A novel metaheuristic-enhanced quantum-classical neural network for attack detection in agriculture IoT systems


Gül M. F., Bakır H.

Journal of Supercomputing, cilt.82, sa.2, 2026 (SCI-Expanded, Scopus) identifier

  • Yayın Türü: Makale / Tam Makale
  • Cilt numarası: 82 Sayı: 2
  • Basım Tarihi: 2026
  • Doi Numarası: 10.1007/s11227-025-08118-5
  • Dergi Adı: Journal of Supercomputing
  • Derginin Tarandığı İndeksler: Science Citation Index Expanded (SCI-EXPANDED), Scopus, Compendex, INSPEC, zbMATH
  • Anahtar Kelimeler: Agricultural Internet of Things, Feature Selection, Intrusion Detection System, Quantum Machine Learning, Starfish Optimization Algorithm
  • Sivas Cumhuriyet Üniversitesi Adresli: Hayır

Özet

This paper addresses the growing cybersecurity challenges in Agricultural Internet of Things (AG-IoT) environments, where large-scale sensor networks generate high-dimensional and complex traffic data that traditional machine learning (ML) models struggle to analyze effectively.

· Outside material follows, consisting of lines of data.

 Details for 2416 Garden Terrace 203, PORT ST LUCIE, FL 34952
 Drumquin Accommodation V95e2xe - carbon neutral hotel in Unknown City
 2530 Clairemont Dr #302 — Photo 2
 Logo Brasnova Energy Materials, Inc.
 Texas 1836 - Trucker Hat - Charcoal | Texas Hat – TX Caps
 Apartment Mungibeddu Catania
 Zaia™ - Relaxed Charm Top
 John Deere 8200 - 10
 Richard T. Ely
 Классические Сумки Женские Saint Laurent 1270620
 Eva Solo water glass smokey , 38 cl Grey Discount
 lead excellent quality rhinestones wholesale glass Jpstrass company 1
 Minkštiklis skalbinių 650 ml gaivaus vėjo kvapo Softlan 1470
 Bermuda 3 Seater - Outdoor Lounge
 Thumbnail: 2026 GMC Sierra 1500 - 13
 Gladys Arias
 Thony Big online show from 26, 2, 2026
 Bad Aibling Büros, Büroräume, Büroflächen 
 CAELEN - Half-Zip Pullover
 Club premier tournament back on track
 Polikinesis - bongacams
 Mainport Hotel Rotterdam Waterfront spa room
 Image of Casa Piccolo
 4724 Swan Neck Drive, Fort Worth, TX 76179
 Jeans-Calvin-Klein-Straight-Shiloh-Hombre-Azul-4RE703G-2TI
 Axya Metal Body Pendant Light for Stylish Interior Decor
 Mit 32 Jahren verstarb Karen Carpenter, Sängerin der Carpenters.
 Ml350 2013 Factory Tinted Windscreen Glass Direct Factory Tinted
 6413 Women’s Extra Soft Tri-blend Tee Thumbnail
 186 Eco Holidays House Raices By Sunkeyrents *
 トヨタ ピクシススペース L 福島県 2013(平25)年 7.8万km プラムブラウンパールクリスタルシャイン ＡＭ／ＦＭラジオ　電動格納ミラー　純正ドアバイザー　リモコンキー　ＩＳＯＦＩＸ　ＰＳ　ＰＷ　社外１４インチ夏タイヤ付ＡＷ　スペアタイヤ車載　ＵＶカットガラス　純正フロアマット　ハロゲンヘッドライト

To improve intrusion detection performance under these conditions, we propose a hybrid quantum–classical neural network model designed to capture complex patterns in AG-IoT traffic. High-dimensionality is first reduced using a binary Starfish Optimization Algorithm (SFOA) for feature selection, inspired by starfish foraging and regeneration behaviors. SFOA was chosen due to its superior convergence performance benchmarked against 100 modern metaheuristic algorithms, making it highly suitable for large AG-IoT datasets. A secondary mutual-information-based reduction further selects the most informative features for quantum processing. These features are then encoded into quantum circuits and evaluated using three architectures: a fully quantum model, a hybrid model combining quantum feature transformation with a classical classifier, and an enhanced hybrid model incorporating additional classical layers. All quantum experiments were executed on noise-free quantum simulators rather than physical hardware. Experiments conducted on the publicly available Farm-Flow dataset, which includes 1.3 million AG-IoT traffic flows across eight attack categories, demonstrate that the proposed hybrid approach achieves 90.10% accuracy in binary classification and 84.60% accuracy in multiclass intrusion detection. These findings suggest that the model provides performance comparable to conventional ML methods reported in the literature. Ultimately, this study highlights that quantum machine learning (QML), when paired with optimized feature selection, offers a promising and effective direction for securing AG-IoT systems against evolving cyber threats.